老化の象徴ともいえるシワに対して、いま話題の有効成分といえば、アルジルリンが知られています。
アルジルリン(アルジリン、アルジレリン)は成分名ヘキサペプチドー8といい、AHP(アセチル・ヘキサ・ペプチド3)という6個のアミノ酸が結合した物質「オリゴペプチド」の一種で、シワを改善する効果が高いことから人気が高まっています。
美容外科などで行なわれるボトックスと同等の効果があるということから別名「塗るボトックス」とも呼ばれています。
表情ジワは紫外線による真皮のコラーゲン変性や、活性酸素等によるたんぱく質のダメージ、さらに神経伝達物質の過剰な放出が表情筋を硬くすることが主な原因ですが、アルジルリンには目元、口元、額や眉間などさまざまな表情ジワの原因となる表情筋の動きや緊張を緩和する効果があるといわれています。
具体的には大きなシワの原因となる神経伝達物質の放出に関わる複合体を抑制し、細かなシワの原因となる伝達物質の放出も抑制・阻害する効果があります。
また低分子であることから神経内部に取り込みやすく、シワのもとを根底から抑えることが出来るのです。
アルジルリンはスペインの会社によって、ボトックスに代わる成分として開発されたそうです。
スペインではボトックス注射が法律で禁止されているために、同様の働きをするシワ改善成分のアルジルリンが誕生した背景があるようです。
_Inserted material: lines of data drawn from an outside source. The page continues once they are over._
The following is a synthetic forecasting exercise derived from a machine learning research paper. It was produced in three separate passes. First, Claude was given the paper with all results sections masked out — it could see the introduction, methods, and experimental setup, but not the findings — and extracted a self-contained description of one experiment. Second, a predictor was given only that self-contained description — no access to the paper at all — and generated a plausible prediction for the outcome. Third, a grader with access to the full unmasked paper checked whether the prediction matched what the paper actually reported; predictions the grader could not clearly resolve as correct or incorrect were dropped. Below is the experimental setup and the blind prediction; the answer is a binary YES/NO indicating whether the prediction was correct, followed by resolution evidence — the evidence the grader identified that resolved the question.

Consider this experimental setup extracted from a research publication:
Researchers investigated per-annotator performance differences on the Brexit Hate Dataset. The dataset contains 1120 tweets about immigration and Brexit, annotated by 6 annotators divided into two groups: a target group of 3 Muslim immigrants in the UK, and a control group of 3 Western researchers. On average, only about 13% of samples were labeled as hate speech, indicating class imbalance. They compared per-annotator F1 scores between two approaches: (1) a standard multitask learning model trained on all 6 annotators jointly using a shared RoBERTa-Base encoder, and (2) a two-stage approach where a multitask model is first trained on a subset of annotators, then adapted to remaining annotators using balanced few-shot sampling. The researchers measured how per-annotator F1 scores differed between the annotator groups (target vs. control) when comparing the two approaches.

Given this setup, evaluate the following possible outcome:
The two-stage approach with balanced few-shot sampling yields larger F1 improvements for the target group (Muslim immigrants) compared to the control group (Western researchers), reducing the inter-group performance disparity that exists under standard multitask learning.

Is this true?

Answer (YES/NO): YES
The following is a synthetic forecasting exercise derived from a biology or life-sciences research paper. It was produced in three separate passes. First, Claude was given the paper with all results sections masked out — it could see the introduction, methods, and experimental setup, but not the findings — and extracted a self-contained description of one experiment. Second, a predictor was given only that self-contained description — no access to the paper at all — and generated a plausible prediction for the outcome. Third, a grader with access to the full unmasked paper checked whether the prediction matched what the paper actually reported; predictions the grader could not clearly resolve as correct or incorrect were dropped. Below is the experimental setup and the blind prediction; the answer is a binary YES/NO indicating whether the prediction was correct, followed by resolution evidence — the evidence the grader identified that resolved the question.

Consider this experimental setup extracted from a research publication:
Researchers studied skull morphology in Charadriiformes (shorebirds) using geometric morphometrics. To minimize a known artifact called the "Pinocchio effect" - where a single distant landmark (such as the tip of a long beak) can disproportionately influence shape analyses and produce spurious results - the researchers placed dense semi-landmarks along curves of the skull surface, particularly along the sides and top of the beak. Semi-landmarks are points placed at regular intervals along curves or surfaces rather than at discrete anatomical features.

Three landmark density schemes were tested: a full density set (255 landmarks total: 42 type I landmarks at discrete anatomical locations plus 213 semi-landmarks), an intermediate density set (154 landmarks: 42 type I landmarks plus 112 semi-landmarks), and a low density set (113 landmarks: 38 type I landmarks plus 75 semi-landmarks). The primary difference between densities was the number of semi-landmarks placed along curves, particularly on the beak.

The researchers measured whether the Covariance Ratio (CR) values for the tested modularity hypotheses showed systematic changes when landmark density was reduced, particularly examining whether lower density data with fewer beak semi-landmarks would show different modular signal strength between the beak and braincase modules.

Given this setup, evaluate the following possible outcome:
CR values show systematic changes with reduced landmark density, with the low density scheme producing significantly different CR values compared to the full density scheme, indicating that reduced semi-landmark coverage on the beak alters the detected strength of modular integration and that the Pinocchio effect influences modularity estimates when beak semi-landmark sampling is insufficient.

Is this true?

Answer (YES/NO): NO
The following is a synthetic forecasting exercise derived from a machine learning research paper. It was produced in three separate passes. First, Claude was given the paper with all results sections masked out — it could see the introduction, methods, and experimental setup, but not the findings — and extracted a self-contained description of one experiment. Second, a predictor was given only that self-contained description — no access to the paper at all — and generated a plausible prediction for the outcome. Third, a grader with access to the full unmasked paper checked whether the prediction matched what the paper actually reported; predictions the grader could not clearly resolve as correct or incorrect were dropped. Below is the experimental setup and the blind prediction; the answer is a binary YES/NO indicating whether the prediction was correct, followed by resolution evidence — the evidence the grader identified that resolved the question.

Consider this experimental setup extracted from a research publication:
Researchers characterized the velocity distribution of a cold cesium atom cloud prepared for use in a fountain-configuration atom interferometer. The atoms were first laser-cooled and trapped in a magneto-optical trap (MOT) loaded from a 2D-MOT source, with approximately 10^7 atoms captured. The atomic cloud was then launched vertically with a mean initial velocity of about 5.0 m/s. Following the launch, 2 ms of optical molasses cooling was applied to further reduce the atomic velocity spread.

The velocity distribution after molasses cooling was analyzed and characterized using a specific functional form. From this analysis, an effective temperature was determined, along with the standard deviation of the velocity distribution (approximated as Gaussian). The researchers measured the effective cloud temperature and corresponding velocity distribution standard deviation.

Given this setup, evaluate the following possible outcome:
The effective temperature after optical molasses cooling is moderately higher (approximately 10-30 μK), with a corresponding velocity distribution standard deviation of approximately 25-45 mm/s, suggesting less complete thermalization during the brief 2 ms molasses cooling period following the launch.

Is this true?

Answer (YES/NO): NO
画像はお肌にアルジルリンを塗った15日後、30日後のしわの状況です。
見づらいですが、肌の表面の凸凹(しわ)があきらかに薄くなっているのがわかります。
(参考引用資料:スペインのメーカーによる実験データ)
ボトックスは筋肉の働きを抑制する効果のあるボツリヌス菌毒素を皮膚下に注射し、筋肉の緊張を抑えることによってシワの改善をはかります。
美容整形などではプチ整形としてよく用いられています。
しかし施術費用が比較的高額な上、半年に一回といった定期的な注入を必要とします。
また注入量が多すぎると皮膚の収れん作用が強くなりすぎてしまい、表情が不自然になることもあります。
こうした点から普段のスキンケアでボトックス同様の効果が期待できるアルジルリンは日々のアンチエイジング対策として取り入れやすいといえます。
気になるアルジルリンの安全性ですが、植物から抽出した成分でアレルギーが起こりにくいように安定化させてあり、非常に安全といえるようです。
またボトックスと違い、注射する箇所によっては表情が固くなるといった副作用もないようですので、安全で手軽なアンチエイジング成分として無添加化粧品にも使用されるようになっています。